Attaching Principles to Tai Chi

Back on World Tai Chi Day, I had the opportunity to see a young man perform a qi gong set that had attached to the moves concepts of african american ancestry. For example, as he turned left and back, he paid respect and homage to his mother’s ancestors, the other side to his father’s ancestors, and, I’m not doing it justice, but respect to the teacher and his teacher’s teachers. The qi gong was good. My first reaction to the attachment of a particular agenda of principles or teachings was I was put off a bit. I thought it was cool that there was a focus on teaching the moral importance of family, roots, respect for teachers, for the form, but I felt it might have been a bit arbitrary. I had the same reaction when reading “Obey My Blog” recently in that the qi gong set Robin was practicing was associated with unconditional love, and even though I don’t know the set, I assume movements were attached to things like open your heart to the universe, be loving and kind as you circle your arms and move your qua, etc.

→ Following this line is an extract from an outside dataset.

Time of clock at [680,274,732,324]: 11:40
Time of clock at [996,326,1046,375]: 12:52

So, you know, if you were a physics professor and wanted to teach your students about mass and force and speed, you could encorporate it into a qi gong set so that the students would attached certain teachings to certain movements.  Or any other endeavor–car maintenance. Is this legitimate?

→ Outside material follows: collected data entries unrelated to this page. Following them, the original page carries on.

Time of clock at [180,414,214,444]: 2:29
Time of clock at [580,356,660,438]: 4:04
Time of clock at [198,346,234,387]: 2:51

Well, I was thinking about it today because I recently finished taping myself teaching the wu style tai chi long form, and had the sense that the form is the form, but maybe it’s not the most important lesson of tai chi. Maybe it’s the proper principles, and not the proper principles of the tai chi classics, but the proper principles of right action as espoused in the I Ching, or Book of Changes. If I could only have one five minute clip of myself teaching, I’d include one or two of my favorite tai chi moves, but focus on character–be a peron of honesty, integrity, simplicity, humility, authenticity, clarity, and calm and peace. I’m not so sure I would attach these teachings to particular movements; if taken too literally, people would think that outstretching your arms some how improves your humility quotient.

But if tai chi and qi gong bring you to a place that is focused, concentrated, in the moment, centered, if you are centered when doing tai chi and chi kung, then what better moment to bring home a lesson about character.